Downtown today: Powell's to buy kradical's novel Leverage: The Zoo Job, the central library to get another book -- and get wifi at various places because I have an iPad and I need not to be afraid to use it *grins* -- and then Kenny & Zukes, because matzoh ball soup needed to get into me. I should have it more, and hey, I had a chance to have it. Now it's digesting.
While I was waiting for it, I read at a counter. Then an actor I recognized came in, and stopped at the to-go counter in front of me. The actor is a cast member from Grimm, a fantasy-procedural that I've been enjoying and which shoots in Portland.
GOSSIP WILL NOT COMMENCE HERE. And even if something gossip-worthy had happened at Kenny & Zukes, I like to think I wouldn't blog about it, because: I don't want to be the Make A Big Deal Person.
My God! A person needs food! And is getting it from a food provider! And, when he isn't eating, gets in front of cameras and does a job that, of course, just happens to be seen by large numbers of people all over the country. The cast of Grimm has earned its reputation about being open and friendly to fans, viewers and people in general -- I know people who vouch for them being good people -- but I didn't want to test that. I worried I'd be obnoxious about it. I got (and get, present tense) worried I'd make it All About Me, as I keep worrying I'd do. "Hey! I'm someone you don't know who sees you! Trust me, not in a creepy way or anything!" Or "Whooooooa! You have such a cool job and it's so cool you do it here!" I keep in mind that a job is a job is a job. Beyond that, would I have anything to say to the person? Probably, actually, because you can always find ways to connect to others. I did that (when I could) at my newspaper reporter job: try to be ready to talk to anyone about anything, sometimes with very little prep. But a star of almost anything on television gets those encounters all. The. Time. And doesn't necessarily want to be meeting and greeting the world. I know I wouldn't.

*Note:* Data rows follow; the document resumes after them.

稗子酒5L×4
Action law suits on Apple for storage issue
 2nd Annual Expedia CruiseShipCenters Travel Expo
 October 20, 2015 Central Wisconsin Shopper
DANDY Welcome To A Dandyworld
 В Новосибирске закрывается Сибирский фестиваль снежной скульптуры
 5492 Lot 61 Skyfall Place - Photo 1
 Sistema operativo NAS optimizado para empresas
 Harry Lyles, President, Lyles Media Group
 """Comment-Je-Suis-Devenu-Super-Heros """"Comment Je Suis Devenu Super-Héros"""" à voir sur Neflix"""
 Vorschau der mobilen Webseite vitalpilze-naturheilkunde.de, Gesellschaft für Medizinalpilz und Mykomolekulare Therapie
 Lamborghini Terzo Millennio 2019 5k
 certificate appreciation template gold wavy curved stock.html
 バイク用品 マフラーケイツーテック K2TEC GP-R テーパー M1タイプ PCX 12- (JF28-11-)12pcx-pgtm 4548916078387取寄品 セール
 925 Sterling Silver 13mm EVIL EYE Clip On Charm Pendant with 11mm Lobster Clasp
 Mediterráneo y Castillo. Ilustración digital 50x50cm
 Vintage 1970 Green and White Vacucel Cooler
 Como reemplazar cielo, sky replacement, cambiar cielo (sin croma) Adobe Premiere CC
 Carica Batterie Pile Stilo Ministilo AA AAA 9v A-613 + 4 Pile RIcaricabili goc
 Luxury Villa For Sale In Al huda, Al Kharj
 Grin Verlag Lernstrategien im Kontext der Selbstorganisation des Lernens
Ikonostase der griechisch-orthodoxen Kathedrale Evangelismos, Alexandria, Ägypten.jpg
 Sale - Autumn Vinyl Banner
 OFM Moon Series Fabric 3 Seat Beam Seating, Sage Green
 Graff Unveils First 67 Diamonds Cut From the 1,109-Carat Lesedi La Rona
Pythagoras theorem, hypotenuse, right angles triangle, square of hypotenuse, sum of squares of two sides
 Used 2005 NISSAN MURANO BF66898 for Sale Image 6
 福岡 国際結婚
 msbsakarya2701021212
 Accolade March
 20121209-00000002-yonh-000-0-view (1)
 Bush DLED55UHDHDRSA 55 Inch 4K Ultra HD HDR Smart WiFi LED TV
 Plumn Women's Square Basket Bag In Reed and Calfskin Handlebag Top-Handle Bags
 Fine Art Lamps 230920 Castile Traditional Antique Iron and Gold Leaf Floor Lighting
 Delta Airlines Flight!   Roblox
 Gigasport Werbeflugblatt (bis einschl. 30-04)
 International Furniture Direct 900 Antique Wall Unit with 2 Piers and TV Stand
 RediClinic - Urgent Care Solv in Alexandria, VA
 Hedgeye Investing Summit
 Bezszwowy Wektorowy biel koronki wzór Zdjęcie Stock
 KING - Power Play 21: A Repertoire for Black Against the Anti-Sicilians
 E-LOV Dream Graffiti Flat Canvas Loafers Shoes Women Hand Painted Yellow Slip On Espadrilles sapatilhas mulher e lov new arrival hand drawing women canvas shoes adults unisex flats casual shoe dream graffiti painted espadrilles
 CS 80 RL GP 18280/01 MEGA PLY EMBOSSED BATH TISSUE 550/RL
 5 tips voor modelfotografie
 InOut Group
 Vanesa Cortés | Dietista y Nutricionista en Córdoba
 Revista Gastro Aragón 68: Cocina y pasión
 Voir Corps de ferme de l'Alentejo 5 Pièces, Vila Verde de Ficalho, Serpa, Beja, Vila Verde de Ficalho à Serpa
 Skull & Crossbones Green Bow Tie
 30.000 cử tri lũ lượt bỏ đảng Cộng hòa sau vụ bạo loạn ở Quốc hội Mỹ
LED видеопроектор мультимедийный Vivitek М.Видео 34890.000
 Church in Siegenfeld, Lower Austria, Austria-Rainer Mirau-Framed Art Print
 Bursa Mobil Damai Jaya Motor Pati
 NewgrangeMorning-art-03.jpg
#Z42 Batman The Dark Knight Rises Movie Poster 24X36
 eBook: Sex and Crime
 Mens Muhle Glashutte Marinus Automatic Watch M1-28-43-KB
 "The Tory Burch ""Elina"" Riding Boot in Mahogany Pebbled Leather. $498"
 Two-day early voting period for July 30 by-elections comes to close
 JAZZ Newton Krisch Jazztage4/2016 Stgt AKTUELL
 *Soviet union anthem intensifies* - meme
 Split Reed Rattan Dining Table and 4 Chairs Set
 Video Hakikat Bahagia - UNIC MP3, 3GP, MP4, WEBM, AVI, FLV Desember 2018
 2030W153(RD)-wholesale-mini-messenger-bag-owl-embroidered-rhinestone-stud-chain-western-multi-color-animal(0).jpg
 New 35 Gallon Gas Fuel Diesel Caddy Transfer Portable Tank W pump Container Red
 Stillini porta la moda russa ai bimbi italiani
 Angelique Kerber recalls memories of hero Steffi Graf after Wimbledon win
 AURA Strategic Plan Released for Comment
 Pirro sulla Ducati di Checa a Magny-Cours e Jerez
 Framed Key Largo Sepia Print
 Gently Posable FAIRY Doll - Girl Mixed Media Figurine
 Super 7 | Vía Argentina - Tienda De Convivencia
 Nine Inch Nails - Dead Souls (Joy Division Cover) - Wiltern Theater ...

He did meet with a couple of people at the to-go counter. Then he got his food and got going, and now I feel like I'm gossiping just saying that, even though it's as basic as "Someone was somewhere and then somewhere else." If I started telling a story about him beyond that, you should be suspect. Maybe I'm making something up. Maybe I'm extrapolating from limited info. Maybe, somehow, I wouldn't be fair, in my need to have An Anecdote so I can tell A Story.
So this is a journal entry about almost nothing, because more than that is not my story to tell. This journal should be about my story.
I do feel OK about telling this other anecdote: I didn't say hi to someone once. Another actor, someone else you'd likely recognize, and the actor was sitting in front of the hotel where I'd stayed for San Diego ComicCon. Maybe where he'd stayed, too. It was at convention's end, and he looked tired. I thought "I could say hi -- but I'm really tired, and considering he was probably far busier, he's probably exhausted. Better not to say hi." Discretion. Apparently it has something to do with valor, I've heard. And whoa, this sounds self-congratulatory: "I didn't make an ass of myself! Go me!"
Seems like a good default, not to be an ass. And to let people get on with living their lives and doing their jobs.
My geeking out: I indeed CAN hold it in check when I should!